The Dow’s reshuffle tied the index closer to big tech names that weighed on the S&P 500 and Nasdaq last week. MarketWatch, quoting Citigroup, reported the Magnificent Seven stocks dropped 6% on an equal-weight basis for the week. The S&P 500 equal-weight index outperformed its cap-weighted counterpart by 3.5 percentage points, making it the fourth-strongest week out of 1,903 since 1990.
“The market is looking forward and preparing for earnings season,” Peter Cardillo, chief market economist at Spartan Capital Securities, said to Reuters. S&P 500 companies begin rolling out second-quarter numbers after mid-July. Reuters
Comcast Corp NASDAQ:CMCSA climbed after announcing it will spin off NBCUniversal and Sky as a separate public company in a tax-free deal. Comcast said current shareholders would get stock in both firms after the transaction. The company expects to close the spin-off in about a year, pending board, tax, regulatory, and financing approvals.
Space Exploration Technologies Corp NASDAQ:SPCX moved higher. Nasdaq Inc NASDAQ:NDAQ said SpaceX is set to join the Nasdaq-100 index before the open on July 7. The announcement comes less than a month after SpaceX’s June 12 debut.
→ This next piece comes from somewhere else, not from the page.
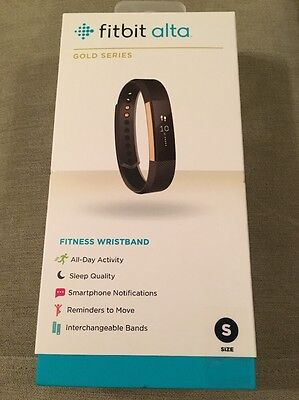 New Fitbit Alta Fitness Tracker -Special Edition Black/Gold Size Small, Sealed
Ross Mayfield, investment strategist at Baird Private Wealth Management, told MarketWatch the recent tech drop looked like profit-taking, not a real shift in the AI trade. “I don’t worry about [the pullback] continuing for a long period of time,” he said. MarketWatch
Rates are in focus next. Doug Huber, deputy chief investment officer at Wealth Enhancement, told Reuters that a strong jobs number won’t be good news for the market. Brad Conger, chief investment officer at Hirtle & Co, said the Fed is “very finely balanced.” Reuters
June payrolls land Thursday, with U.S. financial markets shut Friday for Independence Day, Reuters and the NYSE holiday calendar said. Nike Inc NYSE:NKE will report after the bell Tuesday.